● TEXT PASSAGE:
* start *
The employment component of services ISM contracted at a faster pace, Challenger reported a 576% increase in layoffs, ADP reported that US companies added only 167K and consumer confidence fell across the board. Jobless claims were better but as we’ve long learned, fewer jobless claims does not translate into more hiring. If these indicators are right and job growth falls short of expectations, the dollar could tank, especially if its accompanied by a weaker unemployment rate or average hourly earnings. Additionally, depending upon what happens with the stimulus bill and Trump’s executive orders, Friday could be a very ugly day for the dollar.
Arguments in favor of weaker payrolls
1. Employment Component of services ISM drops to 42.1 from 43.1
2. Challenger Reports 576.1% increase in layoffs, up from 305.5%
3. ADP reports 167K vs. 4.3 million
4. Consumer Confidence index drops to 92.6 from 98.3
5. University of Michigan reports lower confidence as well
Arguments in favor of stronger payrolls
1. 4 week moving average jobless Claims at 1.337M vs. 1.435M previous
2. Continuing Claims at 16.1 million vs. 17.7 million
3. Employment Component of manufacturing ISM contracts as slower pace 44.3 vs 42.1
With that said, there are also a number of scenarios where the dollar could rise – for example if payrolls beats the low forecast or average hourly earnings improves, Congress reaches a deal or the market seems pleased with Trump’s executive orders. Aside from NFPs, labor market numbers will also be released from Canada and like the US, slower job growth is expected. Investors should keep an eye on Asian currencies with the release of PMI services from Australia, the RBA’s monetary policy statement and Chinese trade numbers.
* end *
● SET TASKS:
A) Do these statements agree with the payrolls preview? (i) ADP reported that US companies added only 167K. (ii) Continuing claims rose from 16.1 million to 17.7 million. (iii) Canada is expected to show faster job growth. For each, answer yes or no and quote the words that settle it.
B) From the payrolls preview, output the passage that begins at the words "The employment component" and stops after the words "for the dollar.", copied without any change.
The lines that come next have no connection to the payrolls preview.

● SOURCE EXCERPT:
* start *
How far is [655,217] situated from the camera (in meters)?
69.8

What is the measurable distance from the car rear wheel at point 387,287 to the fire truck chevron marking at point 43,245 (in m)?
* end *
● EXPECTED OUTPUTS:
A)
(i) Yes: "ADP reported that US companies added only 167K"
(ii) No: "Continuing Claims at 16.1 million vs. 17.7 million"
(iii) No: "like the US, slower job growth is expected"

B)
The employment component of services ISM contracted at a faster pace, Challenger reported a 576% increase in layoffs, ADP reported that US companies added only 167K and consumer confidence fell across the board. Jobless claims were better but as we’ve long learned, fewer jobless claims does not translate into more hiring. If these indicators are right and job growth falls short of expectations, the dollar could tank, especially if its accompanied by a weaker unemployment rate or average hourly earnings. Additionally, depending upon what happens with the stimulus bill and Trump’s executive orders, Friday could be a very ugly day for the dollar.